-- YOUR TASKS --
1) Decide whether each statement below agrees with the text on the SPIKES protocol. For each, answer yes or no and quote the words from the text that settle it.
(a) In the Perception step, the clinician asks questions before giving the news.
(b) Every patient must be given the full details directly.
(c) The Emotions step is described as one that is rarely skipped.
2) In the text on the SPIKES protocol, what should the clinician begin the Knowledge step with?
3) Pick up the text on the SPIKES protocol after its final sentence and continue it.

**** SOURCE PASSAGE ****

The SPIKES Protocol for Breaking Bad News

When the result is serious — a cancer diagnosis, an inoperable finding, a poor prognosis — a recognised structure prevents the conversation from going wrong under pressure. The most widely taught is the SPIKES protocol (Baile and colleagues, 2000), a six-step sequence whose initials name the steps. S — Setting up: prepare. Choose a quiet, private place, sit down, allow enough time, silence interruptions, and offer to have a relative or supporter present. P — Perception: before telling, ask — find out what the patient already understands about their condition and the tests ('What have you been told so far?'), so you can pitch the news correctly and correct misconceptions. I — Invitation: ask how much the patient wants to know; most want full information, but some prefer that details go to a relative, and their wishes must be respected. K — Knowledge: give the information. Begin with a warning shot ('I'm afraid the results are more serious than we hoped'), then deliver the news in small chunks of plain language, pausing frequently, avoiding jargon and bluntness alike, and checking understanding as you go. E — Emotions: respond to the patient's emotional reaction with empathy — name the emotion you observe, acknowledge it, allow silence, and do not rush to fix it; this is often the most important step and the one most easily skipped. S — Strategy and Summary: once the patient is ready, agree a clear plan and next steps — further investigations, the multidisciplinary review, treatment options and support — summarise, check understanding again, and ensure the patient leaves knowing what happens next and whom to contact. Used in order, SPIKES turns a dreaded encounter into a humane, structured conversation, and it is the reference protocol you will be expected to demonstrate.

**** SUPPLIED DATA ****

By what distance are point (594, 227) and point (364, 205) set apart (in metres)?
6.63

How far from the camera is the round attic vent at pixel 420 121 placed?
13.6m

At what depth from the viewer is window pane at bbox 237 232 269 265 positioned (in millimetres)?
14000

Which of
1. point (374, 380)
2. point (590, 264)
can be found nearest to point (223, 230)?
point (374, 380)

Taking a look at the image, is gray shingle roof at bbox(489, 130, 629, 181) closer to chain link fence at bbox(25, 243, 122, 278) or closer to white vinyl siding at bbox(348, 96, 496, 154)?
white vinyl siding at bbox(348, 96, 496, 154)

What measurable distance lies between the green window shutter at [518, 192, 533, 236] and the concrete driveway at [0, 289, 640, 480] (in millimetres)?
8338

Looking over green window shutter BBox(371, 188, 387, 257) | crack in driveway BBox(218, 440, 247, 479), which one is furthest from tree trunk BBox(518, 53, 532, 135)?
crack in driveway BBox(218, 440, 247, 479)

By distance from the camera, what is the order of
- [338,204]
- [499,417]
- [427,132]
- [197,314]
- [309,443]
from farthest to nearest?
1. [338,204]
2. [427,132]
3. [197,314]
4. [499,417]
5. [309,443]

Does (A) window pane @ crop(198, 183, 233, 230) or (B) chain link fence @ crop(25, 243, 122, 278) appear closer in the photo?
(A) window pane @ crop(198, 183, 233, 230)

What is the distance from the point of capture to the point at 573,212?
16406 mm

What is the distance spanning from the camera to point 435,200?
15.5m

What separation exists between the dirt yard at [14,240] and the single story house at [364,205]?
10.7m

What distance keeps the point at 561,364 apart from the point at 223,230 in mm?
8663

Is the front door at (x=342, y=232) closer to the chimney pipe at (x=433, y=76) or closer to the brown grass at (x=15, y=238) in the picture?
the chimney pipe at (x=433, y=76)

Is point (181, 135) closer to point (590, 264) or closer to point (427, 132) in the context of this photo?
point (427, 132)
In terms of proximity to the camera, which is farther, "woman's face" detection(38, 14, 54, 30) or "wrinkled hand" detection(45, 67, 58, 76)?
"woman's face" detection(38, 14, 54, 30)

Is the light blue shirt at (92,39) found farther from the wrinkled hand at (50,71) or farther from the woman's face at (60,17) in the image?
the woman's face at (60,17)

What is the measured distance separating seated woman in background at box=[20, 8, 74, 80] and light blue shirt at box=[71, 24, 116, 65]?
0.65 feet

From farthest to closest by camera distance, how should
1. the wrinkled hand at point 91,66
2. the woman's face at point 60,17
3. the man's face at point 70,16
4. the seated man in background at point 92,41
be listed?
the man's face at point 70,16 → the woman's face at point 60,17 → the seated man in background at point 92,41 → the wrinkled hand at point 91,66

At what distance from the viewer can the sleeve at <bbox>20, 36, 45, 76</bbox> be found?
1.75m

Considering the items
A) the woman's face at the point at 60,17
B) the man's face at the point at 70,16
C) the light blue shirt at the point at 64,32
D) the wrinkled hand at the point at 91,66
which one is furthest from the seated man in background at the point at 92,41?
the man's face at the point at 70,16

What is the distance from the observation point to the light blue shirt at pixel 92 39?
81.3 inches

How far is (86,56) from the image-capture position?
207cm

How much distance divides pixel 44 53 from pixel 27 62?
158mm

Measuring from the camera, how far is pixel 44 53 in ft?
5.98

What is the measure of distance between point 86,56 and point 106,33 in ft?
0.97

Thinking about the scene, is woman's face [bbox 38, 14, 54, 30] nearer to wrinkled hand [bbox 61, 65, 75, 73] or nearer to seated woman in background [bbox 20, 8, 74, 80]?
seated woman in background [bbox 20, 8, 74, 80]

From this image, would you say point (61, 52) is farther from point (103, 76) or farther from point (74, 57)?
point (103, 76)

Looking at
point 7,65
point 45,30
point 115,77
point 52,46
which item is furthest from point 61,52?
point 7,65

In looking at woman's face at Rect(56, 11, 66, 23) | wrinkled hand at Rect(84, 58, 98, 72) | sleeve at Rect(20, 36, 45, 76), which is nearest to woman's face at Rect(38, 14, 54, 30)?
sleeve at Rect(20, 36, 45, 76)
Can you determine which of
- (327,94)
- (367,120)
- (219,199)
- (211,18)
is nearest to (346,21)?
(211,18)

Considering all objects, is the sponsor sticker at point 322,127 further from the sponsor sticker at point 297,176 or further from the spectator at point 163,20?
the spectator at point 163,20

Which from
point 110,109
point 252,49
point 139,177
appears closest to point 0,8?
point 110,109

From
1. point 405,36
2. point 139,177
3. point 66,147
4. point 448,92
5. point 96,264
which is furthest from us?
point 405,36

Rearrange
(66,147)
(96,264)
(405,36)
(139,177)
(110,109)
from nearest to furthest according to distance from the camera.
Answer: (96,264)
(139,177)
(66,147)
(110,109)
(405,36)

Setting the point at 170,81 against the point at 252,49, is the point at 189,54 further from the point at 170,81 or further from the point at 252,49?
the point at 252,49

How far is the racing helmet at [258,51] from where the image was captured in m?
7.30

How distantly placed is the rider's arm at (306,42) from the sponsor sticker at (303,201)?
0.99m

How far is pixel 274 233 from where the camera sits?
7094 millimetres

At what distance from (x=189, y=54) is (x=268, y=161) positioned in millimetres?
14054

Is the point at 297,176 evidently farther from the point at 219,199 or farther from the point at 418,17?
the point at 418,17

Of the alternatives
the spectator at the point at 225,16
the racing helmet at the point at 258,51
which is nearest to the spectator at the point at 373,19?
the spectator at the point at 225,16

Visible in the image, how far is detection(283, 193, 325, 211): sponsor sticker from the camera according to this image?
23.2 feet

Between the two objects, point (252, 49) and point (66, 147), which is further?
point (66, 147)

****

-- PER-TASK OUTPUTS --
1)
(a) Yes: "before telling, ask"
(b) No: "some prefer that details go to a relative, and their wishes must be respected"
(c) No: "the one most easily skipped"

2) A warning shot, such as 'I'm afraid the results are more serious than we hoped'.

3)
A six-step left-to-right SPIKES protocol diagram shows Setting, Perception, Invitation, Knowledge, Emotions, and Strategy/Summary with one action for breaking bad news.

Six-Step SPIKES Protocol for Breaking Bad News

Panel A: Full SPIKES sequence: Setting, Perception, Invitation, Knowledge, Emotions, Strategy/Summary, with clinician-patient icons, directional arrows, and the key Perception reminder 'Before you tell, ask.'.

SELF-CHECK

In the SPIKES protocol, what does the 'P' (Perception) step require you to do BEFORE you tell the patient the diagnosis?

A. Prescribe medication for anxiety

B. Ask what the patient already understands about their condition, so you can pitch the news appropriately

C. Give the full pathology report in technical detail

D. Phone the patient's relatives to tell them first

Reveal Answer

Answer: B. Ask what the patient already understands about their condition, so you can pitch the news appropriately

Perception is the 'before you tell, ask' step: you find out what the patient already knows and believes about their illness and tests, so you can match your explanation to their starting point and correct any misconceptions. It is not about prescribing, dumping technical detail, or informing relatives before the patient (which would breach confidentiality).